The data Block Start

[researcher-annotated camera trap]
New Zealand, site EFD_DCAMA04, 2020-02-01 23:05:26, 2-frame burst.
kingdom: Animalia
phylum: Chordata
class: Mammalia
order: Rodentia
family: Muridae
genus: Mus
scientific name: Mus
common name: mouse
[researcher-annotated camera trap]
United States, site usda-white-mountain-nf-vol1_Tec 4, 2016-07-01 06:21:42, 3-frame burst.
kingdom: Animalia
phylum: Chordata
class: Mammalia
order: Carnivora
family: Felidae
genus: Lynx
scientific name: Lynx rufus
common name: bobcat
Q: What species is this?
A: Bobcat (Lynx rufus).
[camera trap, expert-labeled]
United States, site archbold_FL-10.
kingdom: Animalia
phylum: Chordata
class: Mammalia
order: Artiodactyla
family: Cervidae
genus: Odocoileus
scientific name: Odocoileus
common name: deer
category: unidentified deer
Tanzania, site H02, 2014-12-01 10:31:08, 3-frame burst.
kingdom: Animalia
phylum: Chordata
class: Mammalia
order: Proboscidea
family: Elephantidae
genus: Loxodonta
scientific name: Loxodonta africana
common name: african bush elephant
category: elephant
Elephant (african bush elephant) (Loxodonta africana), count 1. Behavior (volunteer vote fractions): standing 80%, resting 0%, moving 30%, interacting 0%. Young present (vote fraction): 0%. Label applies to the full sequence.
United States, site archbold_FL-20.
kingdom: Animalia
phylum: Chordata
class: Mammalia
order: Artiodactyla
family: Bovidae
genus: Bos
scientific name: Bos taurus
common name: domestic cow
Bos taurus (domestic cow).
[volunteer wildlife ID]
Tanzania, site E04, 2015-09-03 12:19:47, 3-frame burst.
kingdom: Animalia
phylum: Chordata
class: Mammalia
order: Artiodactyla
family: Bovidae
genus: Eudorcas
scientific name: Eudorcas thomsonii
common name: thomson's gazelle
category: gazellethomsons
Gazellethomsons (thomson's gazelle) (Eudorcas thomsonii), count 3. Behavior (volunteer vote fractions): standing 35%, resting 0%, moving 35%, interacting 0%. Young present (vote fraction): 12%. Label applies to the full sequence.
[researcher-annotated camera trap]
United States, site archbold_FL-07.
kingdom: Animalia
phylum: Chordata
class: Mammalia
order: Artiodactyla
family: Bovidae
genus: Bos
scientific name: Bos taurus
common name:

The data Block End

_Required action_
Every line above has to be restated word for word.

_Exercise result_
[researcher-annotated camera trap]
New Zealand, site EFD_DCAMA04, 2020-02-01 23:05:26, 2-frame burst.
kingdom: Animalia
phylum: Chordata
class: Mammalia
order: Rodentia
family: Muridae
genus: Mus
scientific name: Mus
common name: mouse
[researcher-annotated camera trap]
United States, site usda-white-mountain-nf-vol1_Tec 4, 2016-07-01 06:21:42, 3-frame burst.
kingdom: Animalia
phylum: Chordata
class: Mammalia
order: Carnivora
family: Felidae
genus: Lynx
scientific name: Lynx rufus
common name: bobcat
Q: What species is this?
A: Bobcat (Lynx rufus).
[camera trap, expert-labeled]
United States, site archbold_FL-10.
kingdom: Animalia
phylum: Chordata
class: Mammalia
order: Artiodactyla
family: Cervidae
genus: Odocoileus
scientific name: Odocoileus
common name: deer
category: unidentified deer
Tanzania, site H02, 2014-12-01 10:31:08, 3-frame burst.
kingdom: Animalia
phylum: Chordata
class: Mammalia
order: Proboscidea
family: Elephantidae
genus: Loxodonta
scientific name: Loxodonta africana
common name: african bush elephant
category: elephant
Elephant (african bush elephant) (Loxodonta africana), count 1. Behavior (volunteer vote fractions): standing 80%, resting 0%, moving 30%, interacting 0%. Young present (vote fraction): 0%. Label applies to the full sequence.
United States, site archbold_FL-20.
kingdom: Animalia
phylum: Chordata
class: Mammalia
order: Artiodactyla
family: Bovidae
genus: Bos
scientific name: Bos taurus
common name: domestic cow
Bos taurus (domestic cow).
[volunteer wildlife ID]
Tanzania, site E04, 2015-09-03 12:19:47, 3-frame burst.
kingdom: Animalia
phylum: Chordata
class: Mammalia
order: Artiodactyla
family: Bovidae
genus: Eudorcas
scientific name: Eudorcas thomsonii
common name: thomson's gazelle
category: gazellethomsons
Gazellethomsons (thomson's gazelle) (Eudorcas thomsonii), count 3. Behavior (volunteer vote fractions): standing 35%, resting 0%, moving 35%, interacting 0%. Young present (vote fraction): 12%. Label applies to the full sequence.
[researcher-annotated camera trap]
United States, site archbold_FL-07.
kingdom: Animalia
phylum: Chordata
class: Mammalia
order: Artiodactyla
family: Bovidae
genus: Bos
scientific name: Bos taurus
common name:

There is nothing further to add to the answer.